On a tendance à relier la foi à la religion. Ce qui est vrai. Mais pas que. Le dictionnaire va plus loin: ‘’Parole ou acte qui exprime l’adhésion à une religion ou à une idée’’. C’est que le terme foi vient du latin fides qui signifie ‘confiance’. La foi désigne donc le fait d’avoir confiance en quelque chose ou quelqu’un. On peut donc croire à – avoir foi en – un dogme, un leader, un parti, une économie, un État, un pays. Ou pas.

Un phénomène est avéré dans ce cadre: quand on cesse de croire, l’objet de cette foi disparaît. On a bien vu des entreprises disparaître presque subitement parce qu’elles n’ont plus la confiance de leur clientèle. On a vu même des pays disparaître (URSS, Yougoslavie…), ou des dieux (Appolon, Zeus…). Rien que parce que personne n’y croit plus.

Quel rapport avec nous, dans notre sphère économique? Tout, en fait. La plupart ont cessé de croire dans la livre libanaise, et elle s’effondra. Beaucoup ne croient plus dans le secteur bancaire et il est en train de chanceler. Il faut dire qu’on a tout fait pour en arriver là, par les actions ou inactions de tous les pans du pouvoir: président, gouvernements, ministres des Finances, Parlement, juges, Hezbollah… puis des médias, des pays étrangers (l’Iran, le Syrie…).  Délibérément.

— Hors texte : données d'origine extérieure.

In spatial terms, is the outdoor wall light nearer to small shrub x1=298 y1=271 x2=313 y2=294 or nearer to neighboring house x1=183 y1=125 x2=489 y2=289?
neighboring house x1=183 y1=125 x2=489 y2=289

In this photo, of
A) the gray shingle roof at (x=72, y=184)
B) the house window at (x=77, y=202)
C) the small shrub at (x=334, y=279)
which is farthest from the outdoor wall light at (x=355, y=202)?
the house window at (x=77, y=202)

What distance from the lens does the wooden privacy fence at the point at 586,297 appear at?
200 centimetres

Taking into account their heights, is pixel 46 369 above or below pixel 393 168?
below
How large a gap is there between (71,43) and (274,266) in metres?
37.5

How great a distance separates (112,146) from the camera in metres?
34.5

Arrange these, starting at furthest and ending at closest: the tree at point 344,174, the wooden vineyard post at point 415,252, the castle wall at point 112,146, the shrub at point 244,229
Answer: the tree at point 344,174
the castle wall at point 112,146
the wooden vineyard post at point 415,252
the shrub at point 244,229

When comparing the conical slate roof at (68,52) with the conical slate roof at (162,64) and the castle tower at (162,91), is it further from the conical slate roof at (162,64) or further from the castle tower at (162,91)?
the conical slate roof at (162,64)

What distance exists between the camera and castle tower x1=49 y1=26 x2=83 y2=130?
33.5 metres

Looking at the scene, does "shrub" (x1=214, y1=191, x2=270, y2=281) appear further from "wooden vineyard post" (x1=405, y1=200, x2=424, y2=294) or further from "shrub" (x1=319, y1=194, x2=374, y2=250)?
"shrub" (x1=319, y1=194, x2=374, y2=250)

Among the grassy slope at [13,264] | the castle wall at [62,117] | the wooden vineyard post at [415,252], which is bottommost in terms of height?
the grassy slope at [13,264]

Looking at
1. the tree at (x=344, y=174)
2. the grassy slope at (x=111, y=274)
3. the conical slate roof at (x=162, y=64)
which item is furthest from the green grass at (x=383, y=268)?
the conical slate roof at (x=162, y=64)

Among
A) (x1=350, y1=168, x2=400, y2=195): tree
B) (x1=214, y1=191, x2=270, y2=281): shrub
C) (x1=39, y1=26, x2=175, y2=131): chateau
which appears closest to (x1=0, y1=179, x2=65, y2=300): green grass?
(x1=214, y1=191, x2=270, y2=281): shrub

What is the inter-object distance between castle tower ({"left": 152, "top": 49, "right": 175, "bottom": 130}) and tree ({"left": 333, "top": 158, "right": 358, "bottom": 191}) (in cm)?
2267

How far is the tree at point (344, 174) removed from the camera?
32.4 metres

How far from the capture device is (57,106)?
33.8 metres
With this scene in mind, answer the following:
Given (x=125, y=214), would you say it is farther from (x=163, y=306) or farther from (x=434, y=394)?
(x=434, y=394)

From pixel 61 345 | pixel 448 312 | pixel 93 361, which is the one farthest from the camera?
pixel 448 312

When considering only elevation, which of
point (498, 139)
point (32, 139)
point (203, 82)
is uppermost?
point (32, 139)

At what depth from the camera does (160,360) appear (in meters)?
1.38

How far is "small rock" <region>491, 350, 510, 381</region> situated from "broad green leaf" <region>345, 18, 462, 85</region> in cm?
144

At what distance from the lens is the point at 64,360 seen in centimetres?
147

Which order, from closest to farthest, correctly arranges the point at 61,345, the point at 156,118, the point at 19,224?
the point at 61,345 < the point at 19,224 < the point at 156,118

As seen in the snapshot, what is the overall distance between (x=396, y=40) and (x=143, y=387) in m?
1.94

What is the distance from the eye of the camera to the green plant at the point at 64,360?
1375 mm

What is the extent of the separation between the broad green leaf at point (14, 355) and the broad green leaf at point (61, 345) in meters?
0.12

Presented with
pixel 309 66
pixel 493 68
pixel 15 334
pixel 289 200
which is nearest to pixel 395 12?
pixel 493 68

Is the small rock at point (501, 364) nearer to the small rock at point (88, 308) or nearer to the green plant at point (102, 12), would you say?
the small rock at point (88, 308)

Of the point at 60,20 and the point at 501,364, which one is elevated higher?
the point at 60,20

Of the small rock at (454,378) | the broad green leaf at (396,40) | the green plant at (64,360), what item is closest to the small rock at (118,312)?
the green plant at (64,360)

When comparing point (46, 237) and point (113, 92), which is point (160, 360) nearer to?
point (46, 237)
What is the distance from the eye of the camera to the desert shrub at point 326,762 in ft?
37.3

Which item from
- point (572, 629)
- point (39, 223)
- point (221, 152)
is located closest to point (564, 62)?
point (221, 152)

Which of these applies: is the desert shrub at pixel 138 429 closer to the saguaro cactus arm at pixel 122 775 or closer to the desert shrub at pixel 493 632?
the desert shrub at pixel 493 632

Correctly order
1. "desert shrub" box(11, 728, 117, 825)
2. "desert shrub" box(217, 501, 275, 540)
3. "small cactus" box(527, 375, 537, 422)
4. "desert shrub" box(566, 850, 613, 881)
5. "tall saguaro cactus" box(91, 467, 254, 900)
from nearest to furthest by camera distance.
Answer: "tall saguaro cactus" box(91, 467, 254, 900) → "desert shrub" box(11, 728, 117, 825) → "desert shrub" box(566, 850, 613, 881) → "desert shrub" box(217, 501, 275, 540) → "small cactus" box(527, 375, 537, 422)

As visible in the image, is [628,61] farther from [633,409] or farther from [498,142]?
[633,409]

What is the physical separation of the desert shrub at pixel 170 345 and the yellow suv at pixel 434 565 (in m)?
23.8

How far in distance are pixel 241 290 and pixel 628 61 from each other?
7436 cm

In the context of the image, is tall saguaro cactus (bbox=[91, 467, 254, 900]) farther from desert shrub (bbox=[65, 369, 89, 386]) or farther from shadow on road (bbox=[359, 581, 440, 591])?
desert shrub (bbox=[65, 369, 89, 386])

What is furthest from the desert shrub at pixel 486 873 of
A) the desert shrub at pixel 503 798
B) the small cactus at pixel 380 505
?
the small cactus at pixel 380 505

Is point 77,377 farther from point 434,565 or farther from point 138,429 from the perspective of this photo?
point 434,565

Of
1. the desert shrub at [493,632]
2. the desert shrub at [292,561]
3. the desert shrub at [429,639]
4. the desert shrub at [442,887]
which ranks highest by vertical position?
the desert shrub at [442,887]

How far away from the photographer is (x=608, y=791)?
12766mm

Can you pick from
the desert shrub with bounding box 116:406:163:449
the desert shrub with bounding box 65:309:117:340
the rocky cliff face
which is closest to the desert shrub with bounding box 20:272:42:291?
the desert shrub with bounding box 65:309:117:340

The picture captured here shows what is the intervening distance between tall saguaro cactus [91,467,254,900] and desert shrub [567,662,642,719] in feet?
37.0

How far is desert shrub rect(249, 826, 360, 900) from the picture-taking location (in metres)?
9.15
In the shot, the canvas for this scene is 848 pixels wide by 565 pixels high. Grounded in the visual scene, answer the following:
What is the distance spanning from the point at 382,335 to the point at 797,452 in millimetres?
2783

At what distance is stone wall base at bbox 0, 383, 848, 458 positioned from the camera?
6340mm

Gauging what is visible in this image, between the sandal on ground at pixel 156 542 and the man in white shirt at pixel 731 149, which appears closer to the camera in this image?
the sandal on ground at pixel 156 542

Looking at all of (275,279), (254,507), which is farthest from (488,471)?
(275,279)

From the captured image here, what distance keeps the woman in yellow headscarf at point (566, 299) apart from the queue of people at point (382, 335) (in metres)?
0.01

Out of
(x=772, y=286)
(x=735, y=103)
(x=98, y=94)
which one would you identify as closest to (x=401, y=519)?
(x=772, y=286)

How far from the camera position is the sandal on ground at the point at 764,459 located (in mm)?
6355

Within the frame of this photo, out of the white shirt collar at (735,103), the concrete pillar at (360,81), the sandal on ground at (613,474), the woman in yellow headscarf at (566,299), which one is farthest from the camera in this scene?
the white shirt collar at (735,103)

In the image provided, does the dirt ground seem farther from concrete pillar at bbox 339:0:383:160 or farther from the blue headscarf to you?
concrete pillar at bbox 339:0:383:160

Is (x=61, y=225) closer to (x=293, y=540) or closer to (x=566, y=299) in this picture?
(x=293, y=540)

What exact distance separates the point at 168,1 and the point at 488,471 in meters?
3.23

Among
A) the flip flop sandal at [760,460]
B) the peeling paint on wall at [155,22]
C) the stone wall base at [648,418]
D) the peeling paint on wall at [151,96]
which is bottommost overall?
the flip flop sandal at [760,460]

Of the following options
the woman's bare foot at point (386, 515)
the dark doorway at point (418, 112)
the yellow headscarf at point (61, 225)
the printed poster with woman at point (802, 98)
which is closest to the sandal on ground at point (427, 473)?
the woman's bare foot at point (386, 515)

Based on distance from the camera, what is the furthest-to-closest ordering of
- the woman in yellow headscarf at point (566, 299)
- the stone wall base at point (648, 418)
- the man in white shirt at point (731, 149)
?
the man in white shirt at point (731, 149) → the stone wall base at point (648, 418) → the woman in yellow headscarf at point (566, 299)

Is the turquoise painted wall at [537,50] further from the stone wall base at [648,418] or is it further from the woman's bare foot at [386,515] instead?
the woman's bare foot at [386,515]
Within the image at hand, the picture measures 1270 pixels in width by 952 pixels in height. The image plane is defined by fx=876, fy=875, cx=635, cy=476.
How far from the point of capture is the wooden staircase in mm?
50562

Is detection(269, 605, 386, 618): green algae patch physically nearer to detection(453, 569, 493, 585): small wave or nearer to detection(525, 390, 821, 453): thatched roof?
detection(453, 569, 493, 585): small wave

Maintenant, on assiste à des corbeaux qui croassent publiquement que ‘’tout va s’effondrer’’ au Liban, sans définir ce que cela veut dire au juste. Cela fait un bon bout de temps que ça dure, et même si la situation s’envenime de plus en plus, pas encore d’effondrement. Car il y a toujours quelques-uns qui croient dans l’idée de développer un projet de restaurant ou une usine ou une startup, puis des ONG qui se multiplient, ayant toujours la foi. C’est ce qui tient encore le socle en place.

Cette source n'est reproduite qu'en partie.